#### Problem description:
Print the data that follows exactly as it stands, from its first line through the line containing "Tanzania, site B07, 2012-11-09", and stop there.

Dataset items
# # # # # # #

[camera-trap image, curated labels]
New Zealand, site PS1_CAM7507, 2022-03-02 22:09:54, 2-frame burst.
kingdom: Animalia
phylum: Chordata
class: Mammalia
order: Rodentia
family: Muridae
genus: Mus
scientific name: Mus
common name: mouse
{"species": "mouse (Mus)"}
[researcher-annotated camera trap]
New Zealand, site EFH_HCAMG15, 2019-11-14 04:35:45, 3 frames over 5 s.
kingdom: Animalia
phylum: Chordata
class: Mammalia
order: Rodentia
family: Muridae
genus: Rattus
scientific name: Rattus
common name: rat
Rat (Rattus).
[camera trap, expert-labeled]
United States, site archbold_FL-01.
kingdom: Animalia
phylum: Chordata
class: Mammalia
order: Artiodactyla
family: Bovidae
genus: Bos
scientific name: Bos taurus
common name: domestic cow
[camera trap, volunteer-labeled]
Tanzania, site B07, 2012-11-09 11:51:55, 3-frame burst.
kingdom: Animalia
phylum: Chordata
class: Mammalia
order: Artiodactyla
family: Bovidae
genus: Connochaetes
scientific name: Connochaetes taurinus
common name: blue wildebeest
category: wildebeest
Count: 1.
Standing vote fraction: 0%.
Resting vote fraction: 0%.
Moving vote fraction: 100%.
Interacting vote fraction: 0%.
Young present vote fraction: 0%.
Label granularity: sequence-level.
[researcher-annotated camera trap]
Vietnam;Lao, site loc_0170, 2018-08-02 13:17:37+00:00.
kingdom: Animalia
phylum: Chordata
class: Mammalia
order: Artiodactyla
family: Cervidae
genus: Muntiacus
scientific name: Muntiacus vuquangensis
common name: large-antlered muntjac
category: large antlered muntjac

# # # # # # #

#### The completed task:
[camera-trap image, curated labels]
New Zealand, site PS1_CAM7507, 2022-03-02 22:09:54, 2-frame burst.
kingdom: Animalia
phylum: Chordata
class: Mammalia
order: Rodentia
family: Muridae
genus: Mus
scientific name: Mus
common name: mouse
{"species": "mouse (Mus)"}
[researcher-annotated camera trap]
New Zealand, site EFH_HCAMG15, 2019-11-14 04:35:45, 3 frames over 5 s.
kingdom: Animalia
phylum: Chordata
class: Mammalia
order: Rodentia
family: Muridae
genus: Rattus
scientific name: Rattus
common name: rat
Rat (Rattus).
[camera trap, expert-labeled]
United States, site archbold_FL-01.
kingdom: Animalia
phylum: Chordata
class: Mammalia
order: Artiodactyla
family: Bovidae
genus: Bos
scientific name: Bos taurus
common name: domestic cow
[camera trap, volunteer-labeled]
Tanzania, site B07, 2012-11-09 11:51:55, 3-frame burst.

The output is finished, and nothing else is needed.